--- start of Text to read ---
Created: December 18, 2021
Last Updated: February 13, 2022

Multi-Resolution Image Blending

This article dives deep into the world of seemlessly merging 2 images together in a more natural way than alpha matting. The techniques used are Laplacian and Gaussian blending. There would be no deep dive into the technical details of laplacian or gaussian matting as this article is focused on image blending.

Problem

To begin with, we have 2 images that we'd like to blend, shown below as

Image with ground truth annotation — Image A: Showing a hand

Image with predicted bounding box — Image B: Show our template, a cute monster

lets load the images using OpenCV as follows

A = cv.imread('Hand.png', cv.IMREAD_REDUCED_COLOR_4)
B = cv.imread('Veles-Mask-Template.png', cv.IMREAD_REDUCED_COLOR_4)
M = cv.imread('Mask.png', cv.IMREAD_REDUCED_GRAYSCALE_4)

The 'cv.IMREAD_REDUCED_COLOR_4' and 'cv.IMREAD_REDUCED_GRAYSCALE_4' options in OpenCV rescales the image by 1/4th its original size.

Image B is the source image that we would be transfering into Image A, the hand. We'd use the binary mask to crop out the source image.
--- end of Text to read ---
--- start of Raw data ---
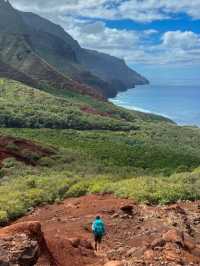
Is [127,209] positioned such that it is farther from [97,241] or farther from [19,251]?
[19,251]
--- end of Raw data ---
### What you will do
Copy the passage of the image-blending article above from "To begin with, we" to "A = cv.imread('Hand.png', cv.IMREAD_REDUCED_COLOR_4)", keeping every word and character unchanged.

### Worked solution
To begin with, we have 2 images that we'd like to blend, shown below as

Image with ground truth annotation — Image A: Showing a hand

Image with predicted bounding box — Image B: Show our template, a cute monster

lets load the images using OpenCV as follows

A = cv.imread('Hand.png', cv.IMREAD_REDUCED_COLOR_4)